▸ CONSIGNA
Según el texto sobre la cobertura de prensa de la muerte de la reina británica, ¿cuántos artículos le dedicó Página/12 a la noticia?

La reina y sus cipayos: cinco breves notas para el pensamiento nacional en el siglo XXI
Al despertar, hoy 9 de septiembre, abro, como todos los días, los portales de los principales periódicos de alcance nacional. Lo que encuentro, sinceramente, no me asombra. Ayer murió la reina británica y la prensa local compite por mostrar su lealtad a la corona. Infobae, Perfil y Clarín encabezan la lista con entre trece y quince notas alusivas, más transmisión en vivo de las exequias de la difunta real. ¡La misma cantidad de artículos que le dedican medios londinenses, tales como BBC News y The Guardian! La Nación, quizá la sorpresa de la jornada, le dedica “sólo” siete notas. Muy lejos queda Página/12, la única excepción entre los periódicos nacionales, al consagrarle únicamente dos artículos.
No se trata de cuánta relevancia tenga la noticia -acaso sea importante-, sino del enfoque con que se aborda. De hecho, podrían dedicarse varios artículos al tema si se aprovechase la noticia para analizar el rol de la monarquía británica en la historia y en el presente, las consecuencias de su accionar sobre distintas naciones empobrecidas, su incidencia sobre la gobernanza global y la red de cities financieras con centro en Londres. Pero, lamentablemente, no es así. La atención de la prensa local se dedica a la familia real, a la asunción del nuevo, aunque jovato monarca, a las veleidades personales de la fallecida Elizabeth II, reina de Gran Bretaña e Irlanda del Norte y cabeza de la Commonwealth of Nations (en donde se aglutinan más de cincuenta países que fueron sus colonias en cuatro continentes). Falleció la persona que representa a la potencia extranjera que ocupa militarmente una parte de nuestro territorio nacional y el grueso de la prensa local muestran sus condolencias sin hacer la menor mención a ello.

▸ DATOS PROPORCIONADOS

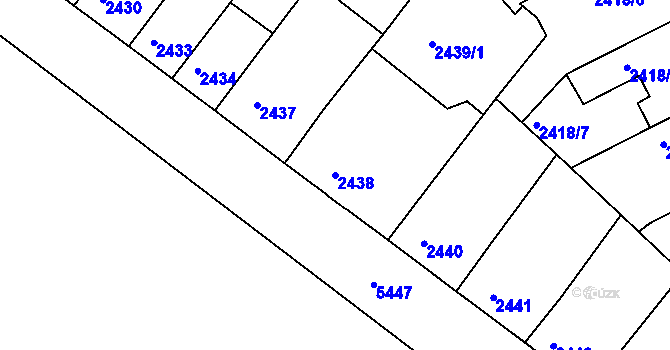Parcela st. 2438 v KÚ Znojmo-město, Katastrální mapa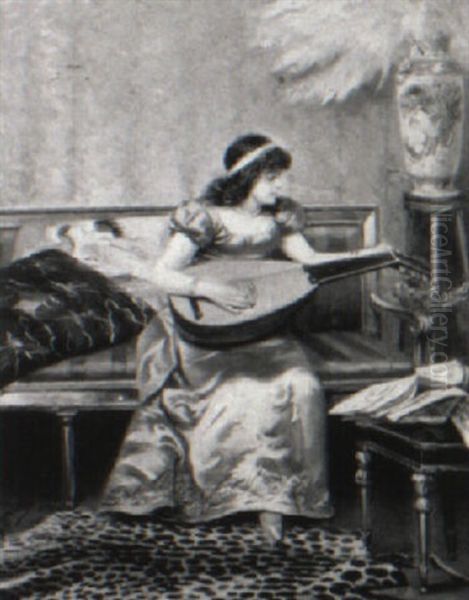 Young Woman Tuning A Mandolin - view 1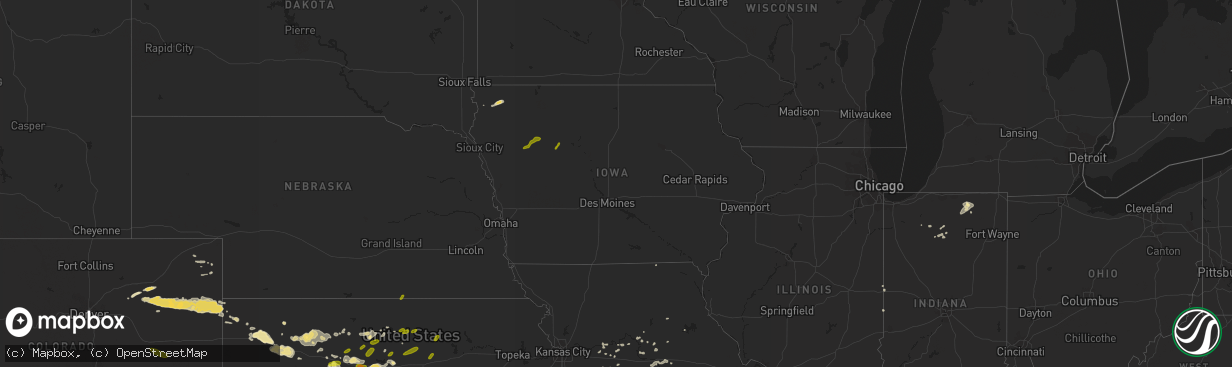 Hail map in Iowa on July 12, 2016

▸ RESULTADO DEL EJERCICIO
Le dedicó únicamente dos artículos.